Two of Trump’s joint fundraising committees — which raised money for his own campaign, the RNC and state parties — were a major source of cash for the RNC over the past five years. Since Trump became the presumptive GOP presidential nominee in May 2016, those two committees transferred more than $300 million to the RNC, accounting for roughly 1 in 5 dollars raised by the RNC in that time period. That includes a $6.8 million transfer to the RNC this year.

But Trump’s post-presidency relationship with major GOP groups has otherwise been off to a contentious start. Last month, his attorneys sent cease-and-desist letters to the RNC, the National Republican Senatorial Committee and the National Republican Congressional Committee in an attempt to prevent them from using his image in fundraising appeals. All three committees brushed off the letters.

Trump also released a statement urging his supporters to give money directly to his organization rather than “RINOs,” or Republicans In Name Only, though he clarified soon after, saying, “I fully support the Republican Party and important GOP Committees.”

The three main Republican committees have all included Trump in online ads this week, according to Facebook’s Ad Library, a sign of the former president’s continuing appeal to small-dollar donors.

“The RNC and President Trump are focused on the same goal – retaking our Congressional majorities in 2022,” RNC spokesman Tommy Pigott wrote in an email. “There is much more that unites our Party than divides it, and together we will work to expose Democrats’ bad policies and elect Republicans up and down the ballot.”

Even if Trump and the GOP groups have patched up their differences for now, there are looming fights down the road. Trump has vowed to seek vengeance against the Republicans who voted against him during the impeachment proceedings that were spurred by the Jan. 6 attack on the U.S. Capitol.

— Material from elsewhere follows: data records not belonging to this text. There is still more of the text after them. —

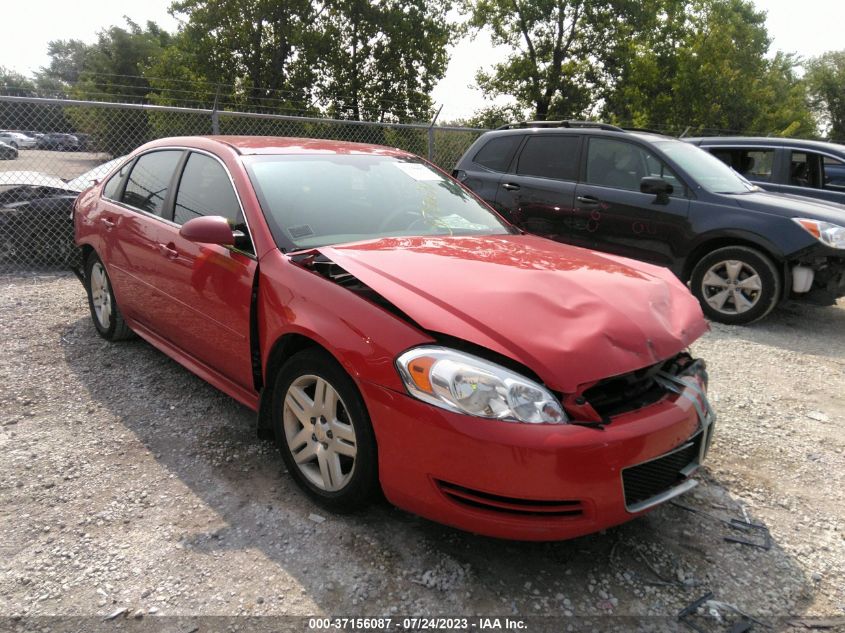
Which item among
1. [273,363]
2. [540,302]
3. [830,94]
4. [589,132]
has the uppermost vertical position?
[830,94]

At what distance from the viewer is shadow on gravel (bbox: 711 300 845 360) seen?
16.8 feet

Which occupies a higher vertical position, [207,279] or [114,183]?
[114,183]

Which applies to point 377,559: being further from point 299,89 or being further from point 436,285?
point 299,89

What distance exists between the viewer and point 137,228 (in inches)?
148

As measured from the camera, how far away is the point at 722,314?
5.71m

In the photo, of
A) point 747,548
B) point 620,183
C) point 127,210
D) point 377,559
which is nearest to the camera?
point 377,559

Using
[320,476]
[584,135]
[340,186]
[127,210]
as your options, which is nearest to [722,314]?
[584,135]

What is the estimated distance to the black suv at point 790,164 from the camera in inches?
289

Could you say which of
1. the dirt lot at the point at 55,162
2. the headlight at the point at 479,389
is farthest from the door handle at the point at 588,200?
the dirt lot at the point at 55,162

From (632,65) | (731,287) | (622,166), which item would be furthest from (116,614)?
(632,65)

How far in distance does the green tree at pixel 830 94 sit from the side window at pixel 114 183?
164 feet

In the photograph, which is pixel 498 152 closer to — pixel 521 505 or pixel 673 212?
pixel 673 212

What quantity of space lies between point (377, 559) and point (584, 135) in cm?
541

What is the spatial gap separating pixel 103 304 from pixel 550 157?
4623 millimetres
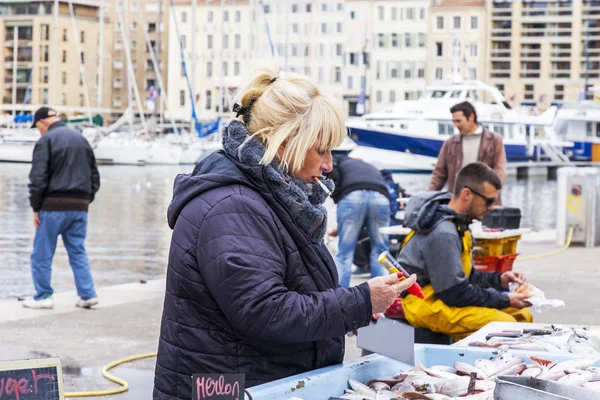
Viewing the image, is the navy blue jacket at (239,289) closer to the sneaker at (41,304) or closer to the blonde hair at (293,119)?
the blonde hair at (293,119)

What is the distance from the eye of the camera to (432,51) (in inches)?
4471

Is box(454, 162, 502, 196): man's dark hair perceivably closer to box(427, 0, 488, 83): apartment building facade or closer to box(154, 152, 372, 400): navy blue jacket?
box(154, 152, 372, 400): navy blue jacket

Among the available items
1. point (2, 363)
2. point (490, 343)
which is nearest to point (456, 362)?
point (490, 343)

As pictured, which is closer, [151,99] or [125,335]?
[125,335]

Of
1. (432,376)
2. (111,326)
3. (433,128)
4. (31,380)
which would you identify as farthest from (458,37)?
(31,380)

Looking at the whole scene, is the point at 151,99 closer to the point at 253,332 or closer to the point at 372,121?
the point at 372,121

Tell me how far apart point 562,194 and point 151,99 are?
67.9 m

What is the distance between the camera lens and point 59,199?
9.69 meters

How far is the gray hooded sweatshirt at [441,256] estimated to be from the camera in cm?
610

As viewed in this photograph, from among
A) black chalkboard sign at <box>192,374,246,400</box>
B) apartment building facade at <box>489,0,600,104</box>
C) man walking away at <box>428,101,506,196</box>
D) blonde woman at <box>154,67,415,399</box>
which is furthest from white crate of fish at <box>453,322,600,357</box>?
apartment building facade at <box>489,0,600,104</box>

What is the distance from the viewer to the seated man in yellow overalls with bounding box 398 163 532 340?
611 cm

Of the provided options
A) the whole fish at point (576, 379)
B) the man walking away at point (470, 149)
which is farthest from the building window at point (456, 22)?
the whole fish at point (576, 379)

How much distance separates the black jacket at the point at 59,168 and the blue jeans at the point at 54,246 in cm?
16

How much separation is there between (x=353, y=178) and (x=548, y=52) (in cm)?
11967
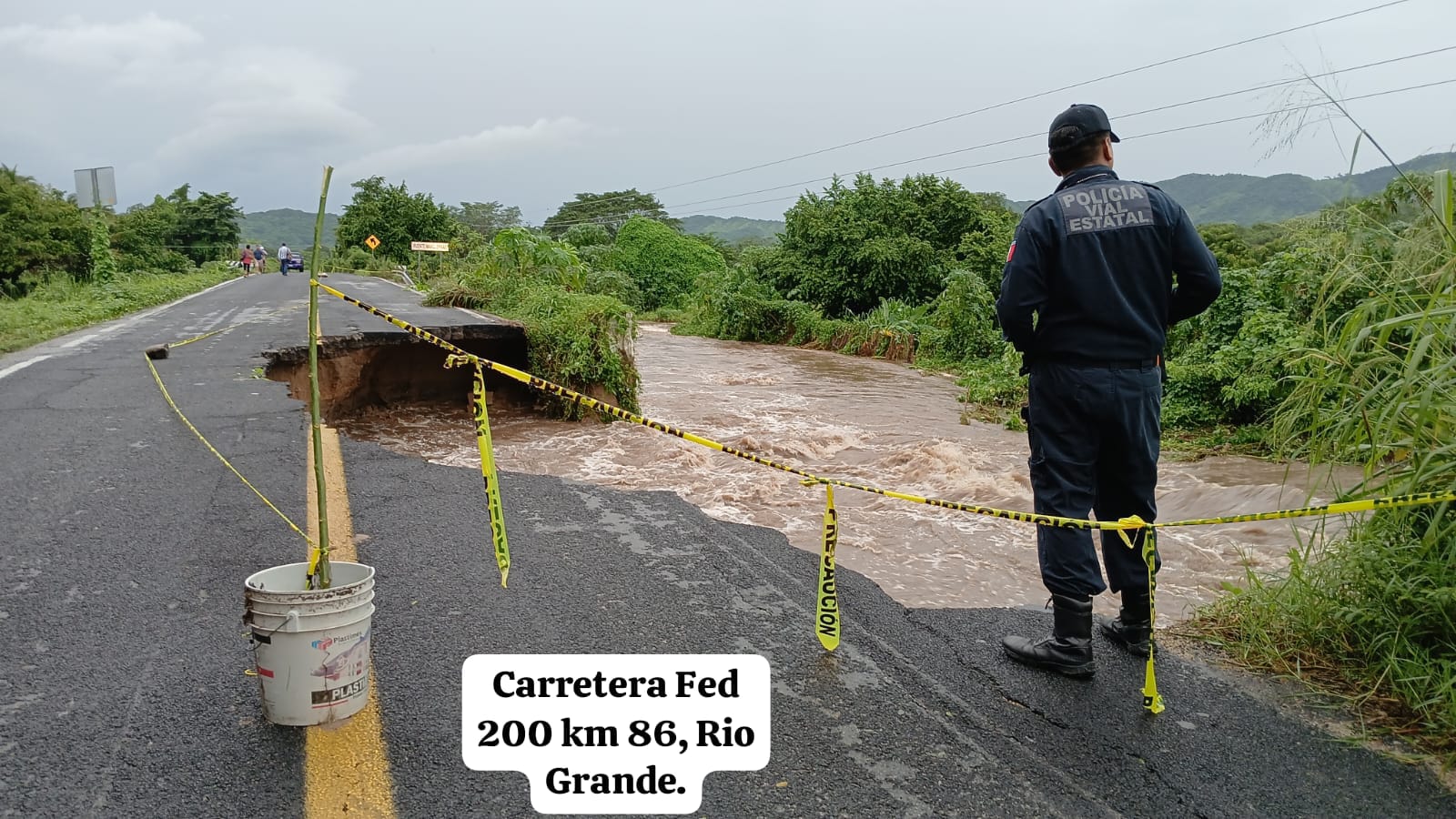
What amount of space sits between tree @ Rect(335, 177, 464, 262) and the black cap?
47.8 metres

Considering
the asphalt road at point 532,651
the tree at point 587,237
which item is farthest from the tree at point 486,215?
the asphalt road at point 532,651

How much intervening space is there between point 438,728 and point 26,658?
5.13 feet

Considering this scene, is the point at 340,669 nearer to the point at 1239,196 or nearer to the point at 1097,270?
the point at 1097,270

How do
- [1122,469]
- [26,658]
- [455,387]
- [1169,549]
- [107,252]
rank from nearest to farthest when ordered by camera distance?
[26,658] → [1122,469] → [1169,549] → [455,387] → [107,252]

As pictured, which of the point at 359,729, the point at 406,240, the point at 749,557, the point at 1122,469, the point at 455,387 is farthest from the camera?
the point at 406,240

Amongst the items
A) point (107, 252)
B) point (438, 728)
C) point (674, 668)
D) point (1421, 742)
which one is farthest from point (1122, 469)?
point (107, 252)

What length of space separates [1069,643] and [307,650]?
256 cm

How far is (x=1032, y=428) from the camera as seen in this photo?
137 inches

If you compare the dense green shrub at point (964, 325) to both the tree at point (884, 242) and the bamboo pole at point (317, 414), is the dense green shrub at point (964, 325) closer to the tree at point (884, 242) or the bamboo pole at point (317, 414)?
the tree at point (884, 242)

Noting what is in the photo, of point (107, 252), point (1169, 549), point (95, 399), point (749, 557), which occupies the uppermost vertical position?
point (107, 252)

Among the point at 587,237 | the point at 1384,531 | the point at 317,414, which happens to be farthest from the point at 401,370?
the point at 587,237

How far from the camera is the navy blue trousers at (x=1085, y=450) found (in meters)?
3.33

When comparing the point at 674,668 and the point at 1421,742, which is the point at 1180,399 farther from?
the point at 674,668

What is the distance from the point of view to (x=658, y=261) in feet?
139
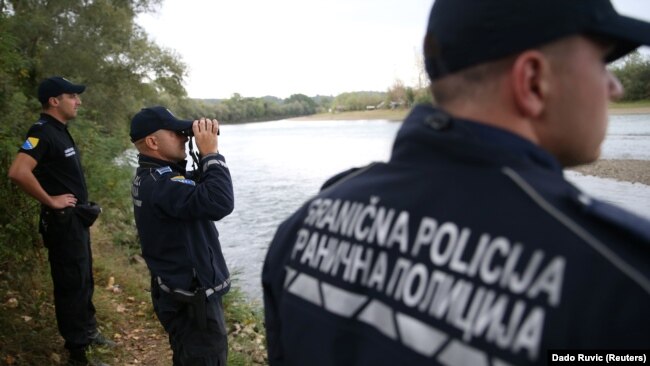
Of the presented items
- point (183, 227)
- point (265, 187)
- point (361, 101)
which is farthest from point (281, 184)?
point (361, 101)

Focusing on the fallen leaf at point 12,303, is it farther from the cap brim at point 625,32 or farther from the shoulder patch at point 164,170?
the cap brim at point 625,32

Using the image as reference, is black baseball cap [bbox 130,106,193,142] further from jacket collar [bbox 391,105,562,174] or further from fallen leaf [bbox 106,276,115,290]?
fallen leaf [bbox 106,276,115,290]

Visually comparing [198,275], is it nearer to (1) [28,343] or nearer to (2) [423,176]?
(1) [28,343]

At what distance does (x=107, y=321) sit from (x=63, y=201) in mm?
1638

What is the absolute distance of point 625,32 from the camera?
3.12ft

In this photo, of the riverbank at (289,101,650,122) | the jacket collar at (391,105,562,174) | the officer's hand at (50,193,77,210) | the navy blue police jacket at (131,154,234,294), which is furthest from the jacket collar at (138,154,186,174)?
the riverbank at (289,101,650,122)

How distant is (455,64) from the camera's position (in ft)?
3.28

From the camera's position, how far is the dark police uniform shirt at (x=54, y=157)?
3.55m

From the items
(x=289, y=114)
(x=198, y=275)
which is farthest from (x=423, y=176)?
(x=289, y=114)

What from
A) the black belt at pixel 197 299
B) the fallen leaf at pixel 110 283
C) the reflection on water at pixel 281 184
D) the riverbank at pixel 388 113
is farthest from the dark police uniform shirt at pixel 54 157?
the riverbank at pixel 388 113

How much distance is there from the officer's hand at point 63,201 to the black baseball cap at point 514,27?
3.43 meters

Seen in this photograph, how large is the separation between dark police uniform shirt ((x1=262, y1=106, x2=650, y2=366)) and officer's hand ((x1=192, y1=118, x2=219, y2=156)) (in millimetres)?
1963

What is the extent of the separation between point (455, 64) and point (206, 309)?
240cm

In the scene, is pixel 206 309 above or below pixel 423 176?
below
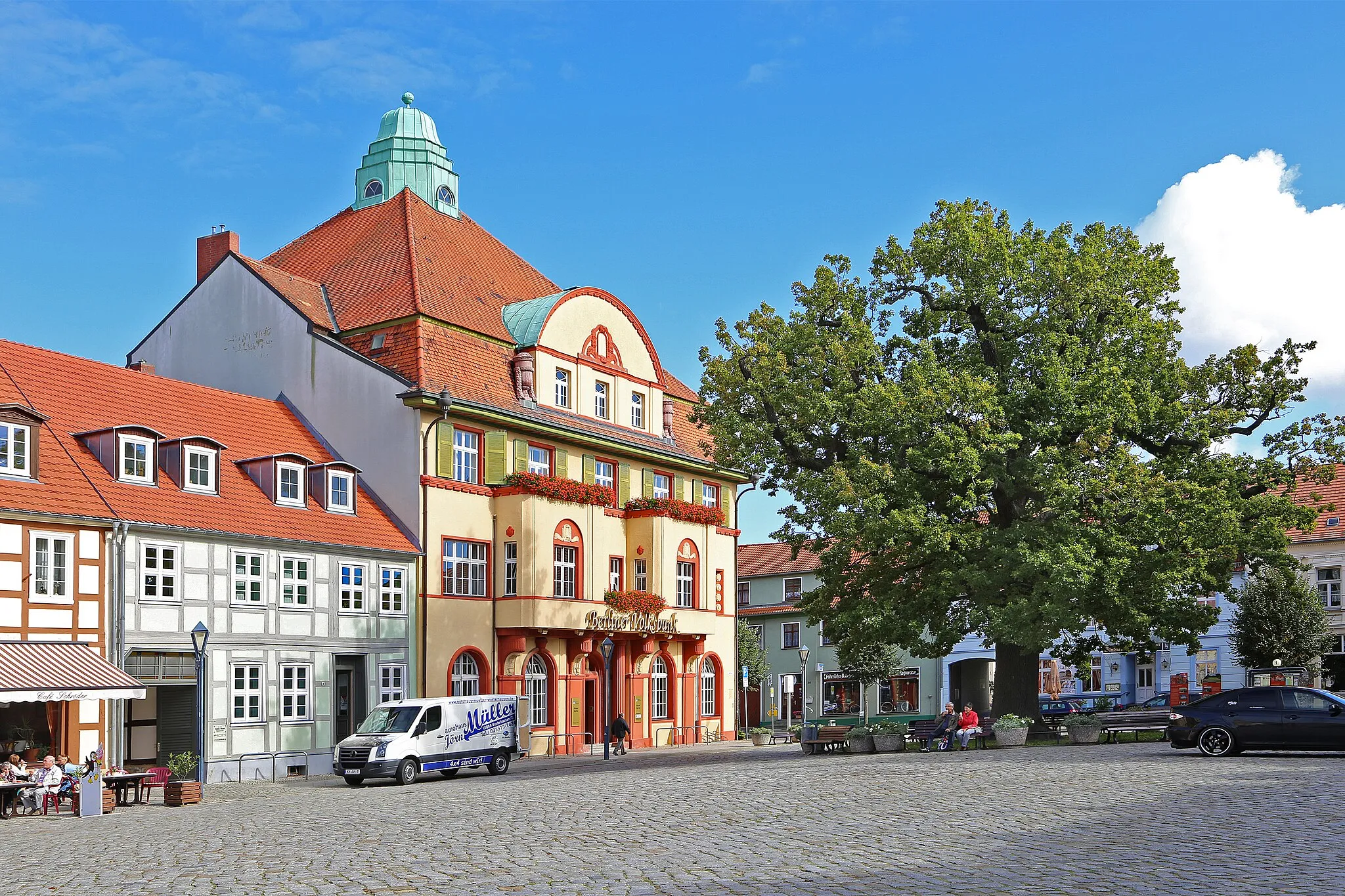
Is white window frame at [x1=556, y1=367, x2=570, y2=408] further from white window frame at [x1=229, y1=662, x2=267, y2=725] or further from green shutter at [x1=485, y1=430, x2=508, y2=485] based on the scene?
white window frame at [x1=229, y1=662, x2=267, y2=725]

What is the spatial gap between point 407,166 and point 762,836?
130 ft

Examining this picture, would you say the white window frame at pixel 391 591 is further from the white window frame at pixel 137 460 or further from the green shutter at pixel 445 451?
the white window frame at pixel 137 460

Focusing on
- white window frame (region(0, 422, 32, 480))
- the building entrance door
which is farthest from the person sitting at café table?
the building entrance door

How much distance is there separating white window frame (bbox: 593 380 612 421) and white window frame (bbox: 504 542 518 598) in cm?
699

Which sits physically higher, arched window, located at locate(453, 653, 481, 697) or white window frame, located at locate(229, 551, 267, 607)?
white window frame, located at locate(229, 551, 267, 607)

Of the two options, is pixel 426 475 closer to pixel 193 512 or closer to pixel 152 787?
pixel 193 512

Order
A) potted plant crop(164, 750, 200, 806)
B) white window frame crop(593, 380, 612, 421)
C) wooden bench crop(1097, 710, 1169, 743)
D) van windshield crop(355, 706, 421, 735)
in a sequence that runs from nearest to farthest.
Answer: potted plant crop(164, 750, 200, 806) < van windshield crop(355, 706, 421, 735) < wooden bench crop(1097, 710, 1169, 743) < white window frame crop(593, 380, 612, 421)

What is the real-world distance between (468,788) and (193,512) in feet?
36.0

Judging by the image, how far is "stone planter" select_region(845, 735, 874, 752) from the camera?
36.8 meters

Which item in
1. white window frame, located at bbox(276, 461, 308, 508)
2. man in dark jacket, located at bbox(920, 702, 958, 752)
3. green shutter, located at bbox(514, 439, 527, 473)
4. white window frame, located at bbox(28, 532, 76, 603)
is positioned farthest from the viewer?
green shutter, located at bbox(514, 439, 527, 473)

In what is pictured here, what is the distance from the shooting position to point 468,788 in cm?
2814

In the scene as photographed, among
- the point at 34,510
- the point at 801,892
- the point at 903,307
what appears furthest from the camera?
the point at 903,307

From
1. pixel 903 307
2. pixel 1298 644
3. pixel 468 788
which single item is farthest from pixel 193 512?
pixel 1298 644

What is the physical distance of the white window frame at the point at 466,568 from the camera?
41.4 m
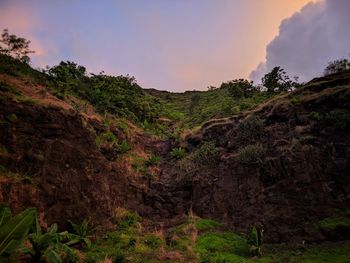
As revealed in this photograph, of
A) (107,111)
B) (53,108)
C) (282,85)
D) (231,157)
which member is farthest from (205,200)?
(282,85)

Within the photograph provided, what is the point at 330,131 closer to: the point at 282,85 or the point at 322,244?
the point at 322,244

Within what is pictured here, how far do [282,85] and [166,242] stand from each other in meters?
21.1

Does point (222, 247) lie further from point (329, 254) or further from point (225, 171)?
point (225, 171)

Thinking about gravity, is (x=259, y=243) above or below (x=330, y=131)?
below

Trump has already endorsed one of his former aides, Max Miller, who is challenging Ohio Rep. Anthony Gonzalez, one of the 10 House Republicans who voted for impeachment. If Trump continues to wade into GOP primaries, that would put him further at odds with Republican congressional leaders, who traditionally support incumbents in their reelection battles.

Morton Blackwell, a longtime RNC member from Virginia, said he understood why some Republicans were concerned about the former president competing with other members of the party for funds. But he argued that the Trump and GOP groups would see there is more for everyone to gain by cooperating, even if their interests don’t always directly align.

“Anybody with good sense would see a working relationship would benefit both, and that an adversarial relationship would hurt both,” Blackwell said.